The South was devastated by state-enabled poverty. Coronavirus will do it again.
Rev. Dr. William Barber and Jonathan Wilson-Hartgrove
Though President Donald Trump insists on calling it an "invisible enemy," COVID-19 is ever before us and the data increasingly make clear that the South will soon become ground zero for coronavirus deaths.
According to a new analysis from Pew's Stateline, the South is poised to see more death and economic loss from COVID-19 than any other region in the country and not only because so many Republican governors delayed stay-at-home orders, included extreme religious exemptions that allowed large crowds to continue to gather, and now seem poised to reopen everything from beaches to nail salons long before the curve has truly started to flatten.
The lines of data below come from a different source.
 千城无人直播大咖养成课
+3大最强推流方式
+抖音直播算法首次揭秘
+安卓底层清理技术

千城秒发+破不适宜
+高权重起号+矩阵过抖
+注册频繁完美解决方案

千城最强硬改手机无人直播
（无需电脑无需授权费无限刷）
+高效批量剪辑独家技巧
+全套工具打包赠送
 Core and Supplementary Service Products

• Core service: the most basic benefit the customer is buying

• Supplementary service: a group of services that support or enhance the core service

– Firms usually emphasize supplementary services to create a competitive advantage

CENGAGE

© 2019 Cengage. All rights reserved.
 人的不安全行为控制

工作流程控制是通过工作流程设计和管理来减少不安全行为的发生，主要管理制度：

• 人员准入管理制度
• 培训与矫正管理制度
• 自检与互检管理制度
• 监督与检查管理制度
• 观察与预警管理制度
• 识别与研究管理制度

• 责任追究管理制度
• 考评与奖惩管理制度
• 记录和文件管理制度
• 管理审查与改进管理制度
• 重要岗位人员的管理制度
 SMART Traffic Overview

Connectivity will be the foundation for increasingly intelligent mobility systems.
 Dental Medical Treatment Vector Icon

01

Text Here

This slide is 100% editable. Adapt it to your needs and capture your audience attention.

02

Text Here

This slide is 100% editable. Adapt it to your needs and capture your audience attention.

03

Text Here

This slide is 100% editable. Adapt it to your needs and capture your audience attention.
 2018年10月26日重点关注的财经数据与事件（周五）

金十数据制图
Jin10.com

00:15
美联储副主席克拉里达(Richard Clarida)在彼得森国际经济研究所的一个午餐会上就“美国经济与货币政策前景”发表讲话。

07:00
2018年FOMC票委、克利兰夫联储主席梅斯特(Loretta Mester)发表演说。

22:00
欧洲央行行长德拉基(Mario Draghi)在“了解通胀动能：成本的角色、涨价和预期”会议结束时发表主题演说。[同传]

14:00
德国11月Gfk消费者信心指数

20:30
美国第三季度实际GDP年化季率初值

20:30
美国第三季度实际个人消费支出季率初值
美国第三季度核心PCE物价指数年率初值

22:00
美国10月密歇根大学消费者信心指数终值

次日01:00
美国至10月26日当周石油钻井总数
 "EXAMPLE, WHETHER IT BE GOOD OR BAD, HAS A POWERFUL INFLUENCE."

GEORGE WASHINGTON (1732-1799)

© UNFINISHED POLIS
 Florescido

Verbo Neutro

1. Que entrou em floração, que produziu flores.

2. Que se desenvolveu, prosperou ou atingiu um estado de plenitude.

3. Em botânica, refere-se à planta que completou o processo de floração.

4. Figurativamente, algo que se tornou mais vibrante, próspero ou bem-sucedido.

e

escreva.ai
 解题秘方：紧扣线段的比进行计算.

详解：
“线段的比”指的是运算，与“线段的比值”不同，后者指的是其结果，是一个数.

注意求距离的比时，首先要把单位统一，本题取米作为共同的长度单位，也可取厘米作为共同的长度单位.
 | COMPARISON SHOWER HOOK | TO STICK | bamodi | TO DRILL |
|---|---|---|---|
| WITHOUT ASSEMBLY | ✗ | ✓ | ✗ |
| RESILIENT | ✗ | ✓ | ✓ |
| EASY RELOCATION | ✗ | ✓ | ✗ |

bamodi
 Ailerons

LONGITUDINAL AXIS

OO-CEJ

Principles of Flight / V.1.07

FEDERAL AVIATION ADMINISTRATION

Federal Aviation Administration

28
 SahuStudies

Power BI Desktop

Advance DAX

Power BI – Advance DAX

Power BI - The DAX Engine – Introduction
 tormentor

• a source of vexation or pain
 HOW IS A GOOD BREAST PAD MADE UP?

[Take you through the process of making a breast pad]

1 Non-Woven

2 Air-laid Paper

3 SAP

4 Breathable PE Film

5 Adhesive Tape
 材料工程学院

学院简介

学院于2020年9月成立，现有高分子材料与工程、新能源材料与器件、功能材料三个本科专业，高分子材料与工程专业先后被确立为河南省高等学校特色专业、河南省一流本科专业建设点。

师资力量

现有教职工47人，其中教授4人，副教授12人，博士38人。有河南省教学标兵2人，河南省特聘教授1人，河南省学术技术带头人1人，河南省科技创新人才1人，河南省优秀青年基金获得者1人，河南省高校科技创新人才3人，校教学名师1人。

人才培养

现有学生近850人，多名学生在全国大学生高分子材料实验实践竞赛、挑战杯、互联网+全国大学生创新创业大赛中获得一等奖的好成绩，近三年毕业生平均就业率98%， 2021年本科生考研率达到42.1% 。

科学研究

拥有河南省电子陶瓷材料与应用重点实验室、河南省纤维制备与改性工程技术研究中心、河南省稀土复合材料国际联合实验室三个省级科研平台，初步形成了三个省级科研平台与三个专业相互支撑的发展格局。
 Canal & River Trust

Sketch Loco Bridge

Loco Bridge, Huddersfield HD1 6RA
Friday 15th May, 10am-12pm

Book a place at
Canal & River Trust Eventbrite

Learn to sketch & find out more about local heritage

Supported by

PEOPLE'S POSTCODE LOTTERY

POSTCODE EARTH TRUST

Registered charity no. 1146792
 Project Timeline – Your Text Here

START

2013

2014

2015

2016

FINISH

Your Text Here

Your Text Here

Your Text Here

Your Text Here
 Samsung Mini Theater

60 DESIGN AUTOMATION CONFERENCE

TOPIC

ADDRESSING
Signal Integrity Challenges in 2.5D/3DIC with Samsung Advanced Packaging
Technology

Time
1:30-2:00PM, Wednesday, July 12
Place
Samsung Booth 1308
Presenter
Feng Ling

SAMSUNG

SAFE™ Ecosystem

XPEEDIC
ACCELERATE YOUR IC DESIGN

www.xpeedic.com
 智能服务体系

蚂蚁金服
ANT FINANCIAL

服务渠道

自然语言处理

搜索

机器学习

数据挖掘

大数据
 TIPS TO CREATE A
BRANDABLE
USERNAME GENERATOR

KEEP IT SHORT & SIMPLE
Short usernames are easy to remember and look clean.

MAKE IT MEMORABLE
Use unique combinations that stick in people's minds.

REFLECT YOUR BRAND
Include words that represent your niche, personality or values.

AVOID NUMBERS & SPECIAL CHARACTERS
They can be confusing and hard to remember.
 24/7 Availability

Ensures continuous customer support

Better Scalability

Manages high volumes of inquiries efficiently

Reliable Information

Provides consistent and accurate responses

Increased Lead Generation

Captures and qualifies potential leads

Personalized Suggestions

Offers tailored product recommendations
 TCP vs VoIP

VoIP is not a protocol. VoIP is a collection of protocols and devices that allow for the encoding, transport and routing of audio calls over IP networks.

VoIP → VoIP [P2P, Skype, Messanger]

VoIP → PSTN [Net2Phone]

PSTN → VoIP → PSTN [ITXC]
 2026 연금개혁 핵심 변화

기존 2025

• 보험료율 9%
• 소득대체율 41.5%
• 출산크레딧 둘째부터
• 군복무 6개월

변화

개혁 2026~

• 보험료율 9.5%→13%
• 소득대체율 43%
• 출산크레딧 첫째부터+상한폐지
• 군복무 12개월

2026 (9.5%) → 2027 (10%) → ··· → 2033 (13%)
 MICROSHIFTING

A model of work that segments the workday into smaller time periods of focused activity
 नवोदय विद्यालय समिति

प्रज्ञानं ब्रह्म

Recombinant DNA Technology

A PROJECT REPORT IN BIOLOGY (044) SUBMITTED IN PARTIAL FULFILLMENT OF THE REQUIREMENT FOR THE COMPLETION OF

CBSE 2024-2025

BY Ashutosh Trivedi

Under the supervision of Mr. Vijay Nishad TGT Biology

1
Stateline notes that decades of policies that undercut government programs and left individuals to fend for themselves have led to higher poverty rates, gaping holes in the social safety net and a health care system in which 75 rural hospitals across the region have been shuttered in the last year alone.
COVID-19, then, is a contrast dye, highlighting the South as the native home of poverty in America.
Long before this present crisis, the South suffered from a pandemic of poverty that was broadly hidden from public life. Politicians who preached freedom from government as the heart of American liberty used any assent to deregulate corporations; they preached "individual responsibility" and used that to justify the dismantling of and resistance to public services and anti-poverty programs. If people are poor, they said, it is not the fault of the wealthy who used the labor of the poor with too little care or remuneration; it is not, they said, the fault of the government that failed to promote the common good when it could promote a limited one.